Demi apapun, pikiran ini berkecamuk. Seolah iblis dalam diri Madam Mona kini berpindah ke kepalaku. Aku seperti penyihir jahat yang harus mulai berpikir bagaimana caranya melawan keluargaku sendiri. Bagaimanapun Ayah dan Ibu adalah orangtua yang membesarkanku, tidaklah mungkin mereka tidak menyayangiku. Mungkin awalnya bisa saja membenci. Namun yang namanya anak diasuh sedari bayi, bisa saja kan mereka menjadi menyayangiku.

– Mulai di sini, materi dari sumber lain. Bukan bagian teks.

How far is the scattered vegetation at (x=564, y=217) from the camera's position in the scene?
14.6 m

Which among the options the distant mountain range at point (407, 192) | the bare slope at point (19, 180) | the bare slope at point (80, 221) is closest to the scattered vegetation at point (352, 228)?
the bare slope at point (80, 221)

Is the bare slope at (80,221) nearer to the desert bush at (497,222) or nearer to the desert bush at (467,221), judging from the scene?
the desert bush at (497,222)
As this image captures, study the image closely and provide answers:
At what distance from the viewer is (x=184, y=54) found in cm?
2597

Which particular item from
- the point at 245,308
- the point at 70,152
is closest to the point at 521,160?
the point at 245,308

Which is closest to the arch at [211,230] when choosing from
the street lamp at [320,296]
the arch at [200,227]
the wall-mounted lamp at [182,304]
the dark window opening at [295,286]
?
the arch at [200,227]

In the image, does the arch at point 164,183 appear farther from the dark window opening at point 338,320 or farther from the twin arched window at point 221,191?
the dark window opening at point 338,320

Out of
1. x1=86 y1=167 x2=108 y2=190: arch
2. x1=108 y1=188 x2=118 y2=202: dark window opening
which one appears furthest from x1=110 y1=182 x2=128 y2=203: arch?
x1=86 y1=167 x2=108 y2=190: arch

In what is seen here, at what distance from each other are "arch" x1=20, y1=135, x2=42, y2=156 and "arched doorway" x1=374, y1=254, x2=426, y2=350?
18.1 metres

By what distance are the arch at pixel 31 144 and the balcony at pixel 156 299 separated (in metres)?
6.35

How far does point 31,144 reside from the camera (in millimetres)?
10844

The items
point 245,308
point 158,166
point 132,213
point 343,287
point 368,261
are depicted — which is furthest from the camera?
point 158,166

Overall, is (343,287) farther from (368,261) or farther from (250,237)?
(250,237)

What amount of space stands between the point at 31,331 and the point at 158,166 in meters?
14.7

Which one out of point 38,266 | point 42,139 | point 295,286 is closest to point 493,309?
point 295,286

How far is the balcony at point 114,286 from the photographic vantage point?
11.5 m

Aku terus mencoba berfikir positif. Aku tidak boleh seperti ini. Bagaimanapun aku adalah putri mereka. Apakah aku sebaiknya bertanya saja kepada Ayah dan Ibu? Atau sebaiknya kutanyakan pada Nenek? Tapi kondisi Nenek tidak memungkinkan aku untuk memaksanya bercerita lagi. Dia sudah cukup lelah, sedangkan aku masih sangat penasaran dan ingin sekali mengetahui yang sebenarnya sekarang juga.
Akhirnya kuputuskan menemui Ayah. Selama ini selain Kakak, hanya Ayah yang mendengarkan ucapanku. Walaupun tidak selalu. Tapi Ayah mendukungku sekolah menggapai cita-citaku. Aku yakin dengan sangat bahwa Ayah betul-betul mencintaiku seperti putri kandungnya sendiri. Aku harus berbicara pada Ayah saja.
Aku menghampiri Ayah yang sedang duduk di teras menikmati kopi sambil membaca berita di gadgetnya. Aku sempat ragu. Awalnya kupikir biarlah berjalan seperti ini. Kuikuti saja apa yang sudah terlanjur terjadi dikeluarga ini. Kalaupun aku harus menjadi korban, setidaknya itu bisa kuanggap pembayaran atas jasa mereka membesarkanku hingga sekarang. Aku berniat diam. Namun, hati ini tetap ingin tahu. Walaupun mungkin nantinya ini akan melukaiku.
"Ayah, boleh ngobrol sebentar?" Tanyaku sambil berjalan menghampirinya perlahan.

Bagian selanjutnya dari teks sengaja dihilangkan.